Use tuition fees to get the skills we need
Joe Wright, 16 April 2014
It is now conventional wisdom that the UK’s recession was exacerbated by the decline of our production base. Too many jobs and too many taxes came from ‘frothy’ industries in services: accountancy, restaurants, communications etc., things that we cannot easily sell abroad to bring money into the country. ‘How do you export a haircut?’ is the typical criticism laid at the services-based economy. The agreed solution was to re-divert young people back to studying ‘nuts and bolts’ subjects – the sciences, engineering, product design – in the hope manufacturing will eventually regain lost ground. David Goodhart of Demos defined this new thinking as ‘post-liberalism’ (Post? Neo? Post neo?…): an era where we should be less timid about gearing our economy towards what we know works best.

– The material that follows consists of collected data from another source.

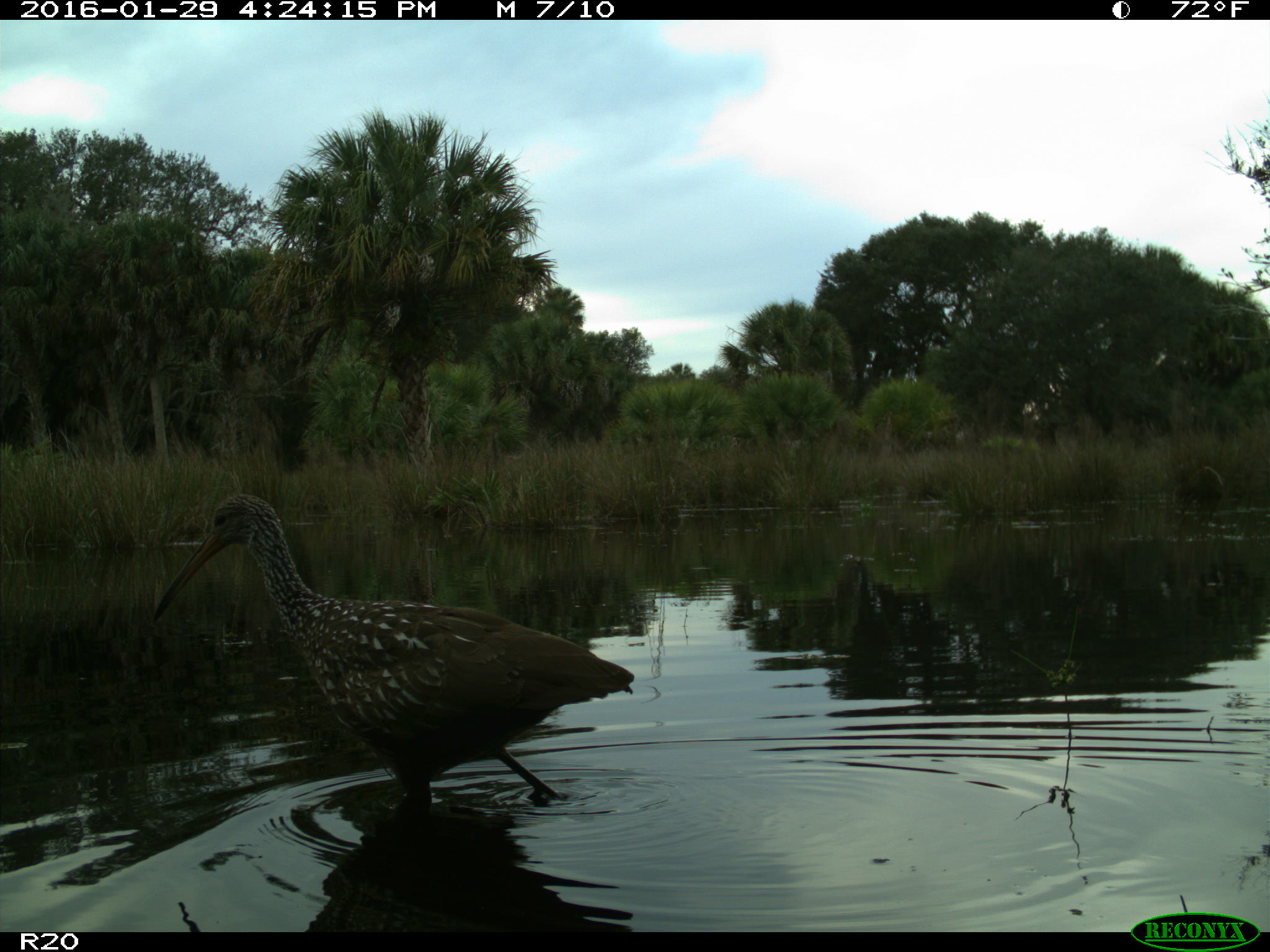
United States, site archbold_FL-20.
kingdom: Animalia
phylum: Chordata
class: Aves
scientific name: Aves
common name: birds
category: unidentified bird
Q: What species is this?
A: Unidentified bird (birds) (Aves).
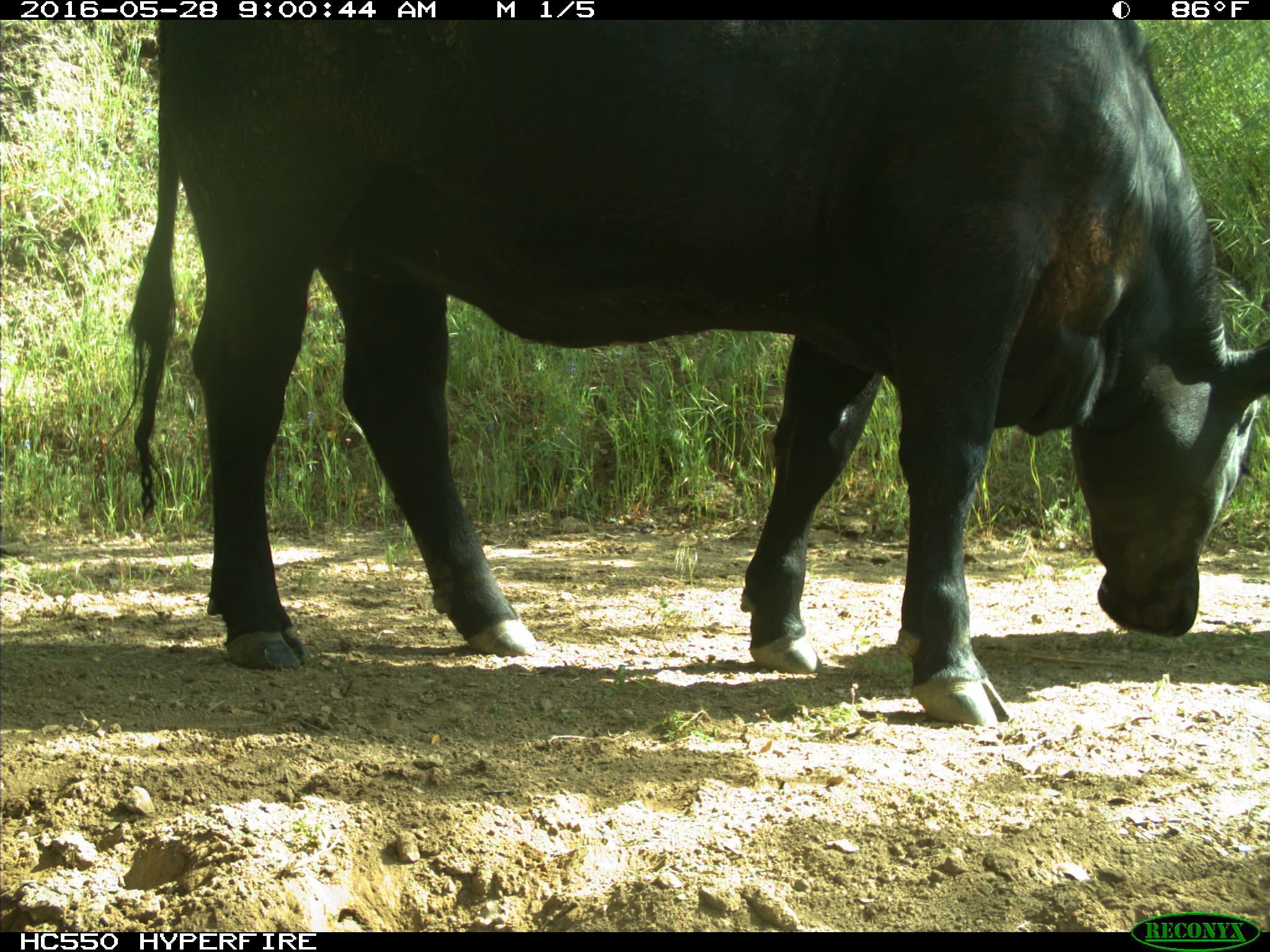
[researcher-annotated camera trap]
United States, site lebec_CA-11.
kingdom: Animalia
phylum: Chordata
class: Mammalia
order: Artiodactyla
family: Bovidae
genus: Bos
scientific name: Bos taurus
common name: domestic cow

The fact young people put an increasing premium in education is something the UK can be very proud of. 32 per cent of all young people carry on their education past the age of 18, entering various universities, apprenticeships and colleges. This is four times the percentage that continued in 1984. Our problem is that among this third of young people, not enough study the subjects the UK needs to be productive; to be less ‘frothy’.

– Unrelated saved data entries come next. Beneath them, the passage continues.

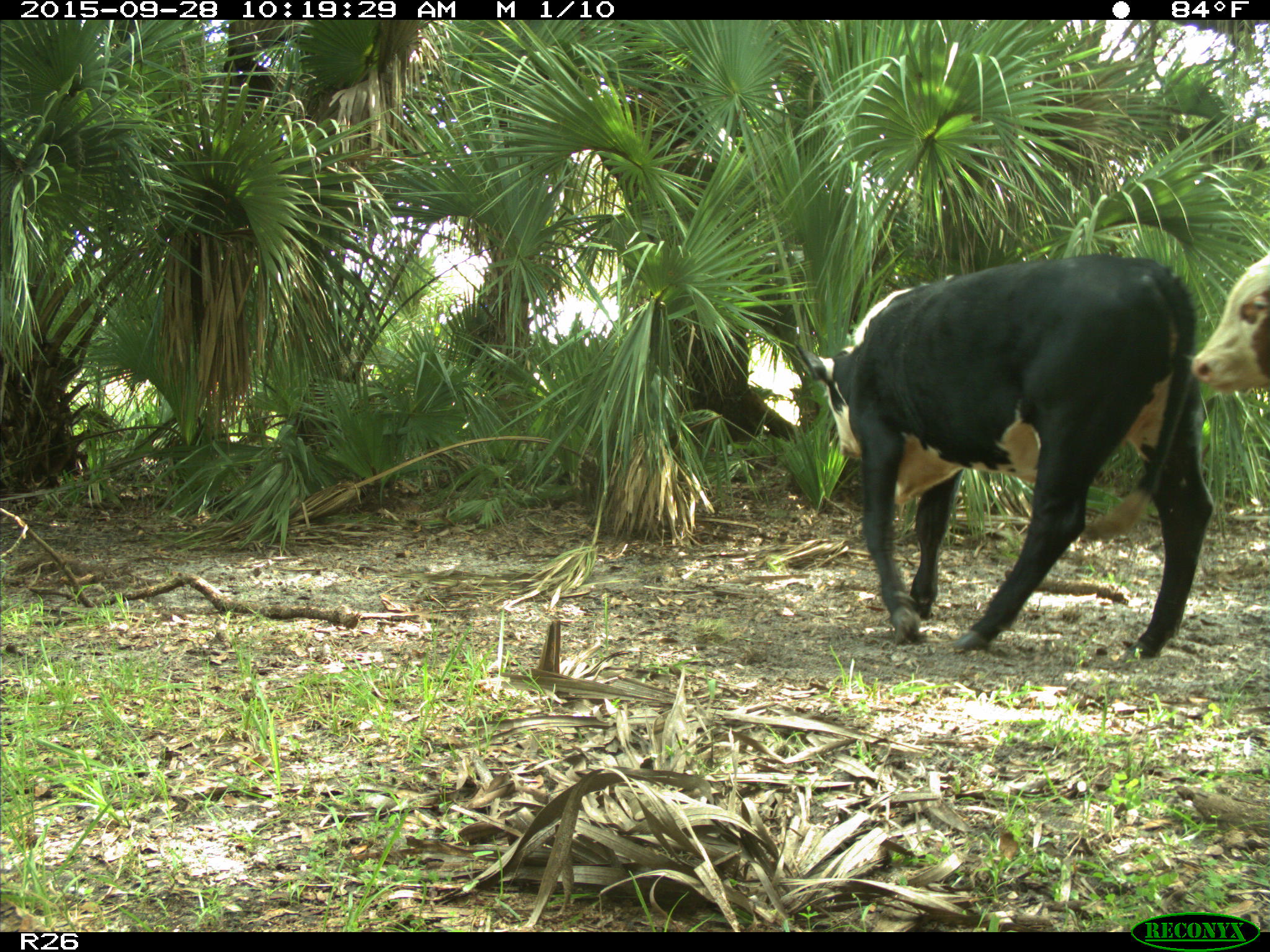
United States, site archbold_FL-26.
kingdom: Animalia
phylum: Chordata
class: Mammalia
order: Artiodactyla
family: Bovidae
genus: Bos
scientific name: Bos taurus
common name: domestic cow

University technical colleges have gone some way to offering a more economically-geared education to school leavers, but (forgive the exhausted simile) the UK’s skills base is a particularly hefty tanker that takes years to turn. What will help is creating more incentives for young people to study the subjects most needed through the tuition system, such as the STEM subjects (science, technology, engineering and mathematics).

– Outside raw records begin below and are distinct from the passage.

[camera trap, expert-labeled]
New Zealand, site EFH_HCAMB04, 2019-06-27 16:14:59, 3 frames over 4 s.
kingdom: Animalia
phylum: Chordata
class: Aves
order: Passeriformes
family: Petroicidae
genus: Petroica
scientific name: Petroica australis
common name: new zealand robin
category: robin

Labour have already promised they would lower the cap on tuition fees and even introduce a graduate tax (essentially renaming a spade, a spade); partly to rub salt in to Lib Dem wounds, but also in recognition of the need to overhaul university funding. But why not, with a touch of post-liberalism, go one step further and create lower thresholds for selected vocational and STEM courses? If people opt for courses that will provide an eventual greater economic benefit, then subsidising these courses to encourage more students is a clever investment.
How much and how we pay for further education matters. The argument repeatedly made during the rise in tuition fees to £9,000 was that the payments would be spread over such a long time, graduates would not notice. But the message it would cost even nominally more was heard very clearly: young people are now more aware of the long term value of the courses they choose.
Messages matter. Blair’s pronouncement ‘education, education, education’ resulted in an unprecedented spike in young people entering higher education. If the Government makes the case for vocational and STEM courses loud and clear, backing it up through the tuition system, more young people will take the option seriously. It will also help to restore the production industry’s image to the remarkable, creative industry that it is.